Growing in popularity, the Girard School’s human resource management curriculum is now fully aligned with the standards of the Society for Human Resource Management, the world’s largest HR professional society.

SHRM’s recognition of Girard’s program gives Merrimack College students an advantage in seeking HR internships or employment, says Professor Paul Antonellis Jr., a management professor and director of the human resource management program.

‘‘The employer will now know that the student has been exposed to an in-depth curriculum that allows Merrimack College students to acquire the requisite knowledge, skills, abilities, behaviors and experiences to be successful,” Antonellis said.

Students who complete the curriculum can take the SHRM’s Assurance of Learning Assessment, an examination that tests their mastery of HR content. Those who pass the exam earn either a proficient or advanced certificate, rating their knowledge required to perform HR responsibilities.

“Students use the certificate of learning to distinguish themselves in the job market,” Antonellis said.

> [Given information]:
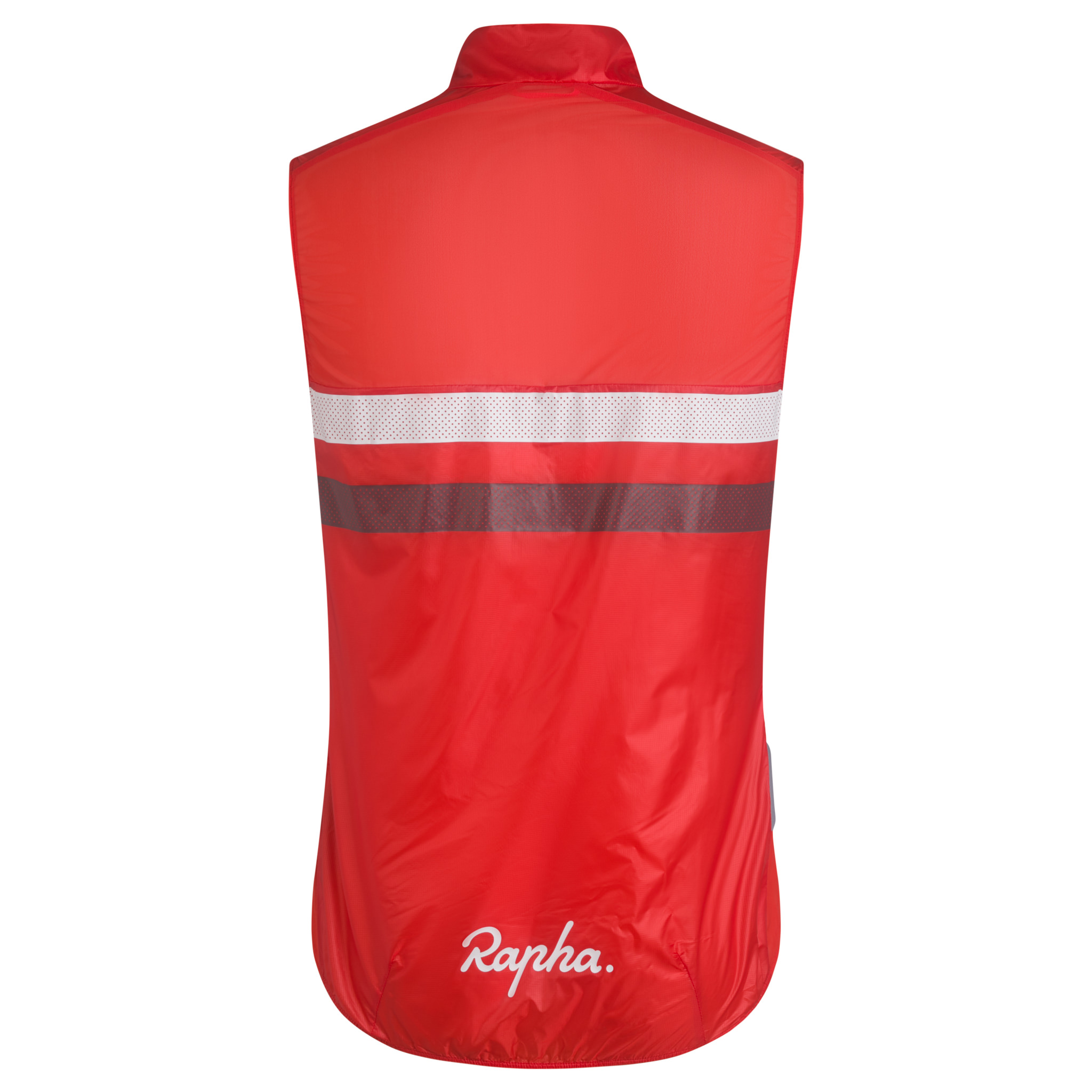 Men's Brevet Gilet | Rapha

> [Task set]:
[a] Summarize the article on the Girard School's human resource management program in two sentences.
[b] Write a few more sentences of the article on the Girard School's human resource management program, picking up after its final quotation.

> [Answer list]:
[a] The Girard School's human resource management curriculum is now fully aligned with the standards of the Society for Human Resource Management, which program director Paul Antonellis Jr. says gives Merrimack College students an advantage in seeking HR internships or employment. Students who complete the curriculum can take SHRM's Assurance of Learning Assessment, and those who pass earn a proficient or advanced certificate that they use to distinguish themselves in the job market.

[b]
SHRM has acknowledged that Girard’s human resource management curriculumfully aligns with SHRM’s HR Curriculum Guidebook and Templates. Throughout the world, 432 programs in 330 educational institutions have been acknowledged by SHRM as being in alignment with its suggested guides and templates. SHRM developed its HR Curriculum Guidebook and Templates to define the minimum HR content areas that HR students should study at the undergraduate and graduate levels. The guidelines, created in 2006 and revalidated in 2010 and 2013, are part of SHRM’s Academic Initiative to define HR education standards taught in university business schools and help universities develop degree programs that follow these standards.

Merrimack is now listed on the SHRM website as a school offering an HR program.

“The demand for human resource management students is on the rise,” said Antonellis.

Four years ago, Girard’s HRM class had seven students; this past spring, it had grown to 30 students. About 20 students have declared an HR minor or a management concentration with a focus on HR, he said.

“We have had several local employers express interest in hiring HR interns now that the program is beginning to grow,” he said.

Students who minor in HR may begin a career in a generalist HR position.

“The generalist may be working on payroll in the morning and conducting employment interviews mid-day while the day may end answering questions on benefits for a current employee,” Antonellis said. Some Merrimack graduates who majored in accounting and took HR classes have gone on to work in payroll and benefits.

Becoming aligned with SHRM standards was a two-year process for the school, requiring changes in the curriculum and requirements for the HR minor.

Girard students must take three required courses in business and management and choose two additional management courses. They learn about what it takes to meet the needs of people in the workplace and develop the strategic, functional and personal skills necessary in HR positions.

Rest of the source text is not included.